What does it take to succeed as the head of a major public research university?


As leaders of American universities tackle their complex jobs, average tenure is shrinking. Photo: Jeff Miller.

Former UW–Madison Chancellor Donna Shalala recently told the New York Times that the job is like that of a tugboat captain: you try to get the ship aligned and pull it in the right direction.

“It was a lot easier to run a cabinet department than the University of Wisconsin,” says Shalala, who left the UW to become secretary of the U.S. Department of Health and Human Services and now serves as president of the University of Miami. “There are a lot of different constituencies at a university, and the president cannot be successful without buy-in from all of them.”

The quest for such a person for UW–Madison will begin this fall when UW System President Kevin Reilly appoints a search committee that represents those constituencies — faculty, staff, students, and the broader community. The goal is naming someone to succeed Interim Chancellor David Ward MS’62, PhD’63 when his two-year appointment ends next summer.

The average tenure nationally for college and university presidents is seven and a half years, a year shorter than it was six years ago. It’s a complex job. The UW’s new chancellor must have the skills to run an enterprise the size of a major corporation — a 936-acre campus, more than 42,000 students, some 15,000 faculty and staff, and a $2.7 billion annual budget.

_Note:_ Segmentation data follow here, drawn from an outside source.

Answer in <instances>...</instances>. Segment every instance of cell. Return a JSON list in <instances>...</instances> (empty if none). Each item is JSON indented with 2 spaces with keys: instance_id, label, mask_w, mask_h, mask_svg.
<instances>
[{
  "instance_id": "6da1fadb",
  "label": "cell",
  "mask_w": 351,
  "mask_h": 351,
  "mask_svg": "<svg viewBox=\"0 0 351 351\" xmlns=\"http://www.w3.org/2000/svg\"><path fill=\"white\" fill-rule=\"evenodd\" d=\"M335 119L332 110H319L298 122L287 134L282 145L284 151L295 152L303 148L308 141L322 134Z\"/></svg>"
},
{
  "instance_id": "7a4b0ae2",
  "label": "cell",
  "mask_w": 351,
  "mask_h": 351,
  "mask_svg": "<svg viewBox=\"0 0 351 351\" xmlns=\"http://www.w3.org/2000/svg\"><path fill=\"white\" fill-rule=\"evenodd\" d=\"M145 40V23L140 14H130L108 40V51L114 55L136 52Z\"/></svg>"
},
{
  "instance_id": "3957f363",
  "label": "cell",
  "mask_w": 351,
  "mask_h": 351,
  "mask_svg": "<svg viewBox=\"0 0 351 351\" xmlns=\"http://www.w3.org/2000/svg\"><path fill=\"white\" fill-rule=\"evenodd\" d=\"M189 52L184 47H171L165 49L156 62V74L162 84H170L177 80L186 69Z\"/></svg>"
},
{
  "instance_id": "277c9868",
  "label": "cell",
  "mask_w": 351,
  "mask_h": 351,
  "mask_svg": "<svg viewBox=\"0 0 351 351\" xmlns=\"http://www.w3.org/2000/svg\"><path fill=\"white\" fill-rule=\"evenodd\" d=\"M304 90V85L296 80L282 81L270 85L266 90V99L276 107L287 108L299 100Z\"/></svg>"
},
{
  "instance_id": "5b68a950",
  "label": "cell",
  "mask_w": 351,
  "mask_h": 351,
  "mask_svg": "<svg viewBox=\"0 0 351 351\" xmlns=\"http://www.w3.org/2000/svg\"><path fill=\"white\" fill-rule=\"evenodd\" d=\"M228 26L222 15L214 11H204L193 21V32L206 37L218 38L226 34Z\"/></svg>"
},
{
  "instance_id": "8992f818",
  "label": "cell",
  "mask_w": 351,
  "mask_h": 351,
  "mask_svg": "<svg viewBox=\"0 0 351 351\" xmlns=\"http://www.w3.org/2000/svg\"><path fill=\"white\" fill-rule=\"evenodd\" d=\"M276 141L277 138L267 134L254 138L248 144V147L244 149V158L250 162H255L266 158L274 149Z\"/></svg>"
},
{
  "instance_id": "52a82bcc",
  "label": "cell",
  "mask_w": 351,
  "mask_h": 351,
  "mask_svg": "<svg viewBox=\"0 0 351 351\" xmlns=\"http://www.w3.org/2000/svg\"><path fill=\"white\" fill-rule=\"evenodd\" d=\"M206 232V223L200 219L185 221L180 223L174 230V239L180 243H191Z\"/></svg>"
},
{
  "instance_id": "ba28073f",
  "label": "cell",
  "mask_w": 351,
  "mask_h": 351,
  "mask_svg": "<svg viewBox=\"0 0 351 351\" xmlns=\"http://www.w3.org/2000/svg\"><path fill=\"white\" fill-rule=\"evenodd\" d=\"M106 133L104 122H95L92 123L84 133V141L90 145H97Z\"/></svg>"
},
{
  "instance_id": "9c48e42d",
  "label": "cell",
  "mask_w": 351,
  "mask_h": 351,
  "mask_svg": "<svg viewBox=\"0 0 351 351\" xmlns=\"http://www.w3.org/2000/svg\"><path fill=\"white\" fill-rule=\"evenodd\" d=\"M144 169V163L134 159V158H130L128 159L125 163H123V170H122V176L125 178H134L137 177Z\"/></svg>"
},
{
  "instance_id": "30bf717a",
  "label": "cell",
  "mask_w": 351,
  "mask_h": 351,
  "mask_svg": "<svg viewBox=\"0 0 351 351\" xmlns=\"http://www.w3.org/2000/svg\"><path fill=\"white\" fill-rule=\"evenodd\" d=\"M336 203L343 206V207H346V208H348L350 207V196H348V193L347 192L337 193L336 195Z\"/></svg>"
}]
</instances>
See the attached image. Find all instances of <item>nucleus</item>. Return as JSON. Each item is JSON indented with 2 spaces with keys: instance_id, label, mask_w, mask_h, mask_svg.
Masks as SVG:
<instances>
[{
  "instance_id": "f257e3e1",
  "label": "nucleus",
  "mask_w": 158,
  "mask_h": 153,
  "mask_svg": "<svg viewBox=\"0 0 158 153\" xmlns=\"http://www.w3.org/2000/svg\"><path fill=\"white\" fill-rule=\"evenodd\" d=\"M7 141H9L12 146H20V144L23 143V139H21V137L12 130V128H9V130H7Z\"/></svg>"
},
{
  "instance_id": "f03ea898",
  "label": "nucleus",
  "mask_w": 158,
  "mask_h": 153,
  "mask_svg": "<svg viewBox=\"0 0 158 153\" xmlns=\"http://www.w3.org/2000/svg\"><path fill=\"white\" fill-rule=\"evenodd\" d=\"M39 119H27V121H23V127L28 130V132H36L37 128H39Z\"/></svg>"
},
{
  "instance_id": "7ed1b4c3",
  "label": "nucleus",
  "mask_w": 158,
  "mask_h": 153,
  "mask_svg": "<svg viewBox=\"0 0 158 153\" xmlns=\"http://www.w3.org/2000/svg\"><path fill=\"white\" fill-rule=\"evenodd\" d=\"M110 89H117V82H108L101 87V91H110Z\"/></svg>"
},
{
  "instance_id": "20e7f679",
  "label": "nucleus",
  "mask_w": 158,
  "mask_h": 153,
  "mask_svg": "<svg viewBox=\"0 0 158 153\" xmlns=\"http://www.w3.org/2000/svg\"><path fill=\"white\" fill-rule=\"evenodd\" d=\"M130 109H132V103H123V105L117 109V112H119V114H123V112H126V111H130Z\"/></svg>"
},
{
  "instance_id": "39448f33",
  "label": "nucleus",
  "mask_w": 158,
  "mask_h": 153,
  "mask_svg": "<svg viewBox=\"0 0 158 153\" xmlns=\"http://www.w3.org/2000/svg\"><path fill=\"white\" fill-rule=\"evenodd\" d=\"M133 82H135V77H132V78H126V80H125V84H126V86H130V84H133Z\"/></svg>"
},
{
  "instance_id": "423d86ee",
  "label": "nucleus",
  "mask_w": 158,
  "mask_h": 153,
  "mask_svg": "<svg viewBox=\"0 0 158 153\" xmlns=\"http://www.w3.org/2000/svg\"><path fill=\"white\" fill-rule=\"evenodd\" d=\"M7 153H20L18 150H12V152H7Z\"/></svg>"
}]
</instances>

It’s possible that the candidate ultimately approved by the UW System Board of Regents will come from outside higher education. Purdue University recently hired Indiana Governor Mitch Daniels as its next president, sparking complaints about choosing someone without an academic background to lead a major research university. But nearly one-third of college presidents and chancellors have not served as faculty members, instead having built careers in politics or business, according to a survey from the American Council on Education.

Finding the UW’s next leader will be a public process, with finalists visiting campus to participate in forums and conversations aimed at answering the most critical question among many: who is the best captain to lead our university into the future?